WHAT IS EXPECTED
Reproduce the rows below word for word, beginning with the line that contains "If gravity defines" and continuing through the last line of the rows, with both included.

MATERIAL FOR THE TASK
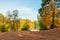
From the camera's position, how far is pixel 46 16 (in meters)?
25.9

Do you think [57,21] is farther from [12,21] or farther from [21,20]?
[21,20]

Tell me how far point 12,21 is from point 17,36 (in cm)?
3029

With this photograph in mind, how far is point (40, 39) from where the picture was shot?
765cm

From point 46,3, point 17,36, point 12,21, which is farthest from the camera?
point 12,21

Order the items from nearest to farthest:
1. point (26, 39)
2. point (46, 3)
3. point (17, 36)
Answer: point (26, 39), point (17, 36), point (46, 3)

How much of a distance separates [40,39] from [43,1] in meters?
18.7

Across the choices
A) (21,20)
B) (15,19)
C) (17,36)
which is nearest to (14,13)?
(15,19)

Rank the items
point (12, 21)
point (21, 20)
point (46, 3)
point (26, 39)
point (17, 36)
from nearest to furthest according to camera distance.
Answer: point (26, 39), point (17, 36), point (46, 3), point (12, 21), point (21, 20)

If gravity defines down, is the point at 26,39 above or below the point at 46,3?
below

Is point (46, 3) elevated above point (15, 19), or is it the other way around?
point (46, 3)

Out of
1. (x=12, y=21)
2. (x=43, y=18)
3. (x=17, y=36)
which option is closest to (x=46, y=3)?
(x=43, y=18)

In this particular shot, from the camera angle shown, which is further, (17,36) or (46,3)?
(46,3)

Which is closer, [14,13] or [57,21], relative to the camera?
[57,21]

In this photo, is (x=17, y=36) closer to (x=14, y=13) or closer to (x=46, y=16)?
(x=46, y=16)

SOLUTION TO THE PROBLEM
If gravity defines down, is the point at 26,39 above or below the point at 46,3?
below

Is point (46, 3) elevated above point (15, 19), or is it the other way around?
point (46, 3)

Out of
1. (x=12, y=21)
2. (x=43, y=18)
3. (x=17, y=36)
which option is closest to (x=46, y=3)?
(x=43, y=18)

In this particular shot, from the camera angle shown, which is further, (17,36) or (46,3)?
(46,3)

Which is closer, [14,13] or [57,21], relative to the camera?
[57,21]

In this photo, is (x=17, y=36) closer to (x=14, y=13) or closer to (x=46, y=16)?
(x=46, y=16)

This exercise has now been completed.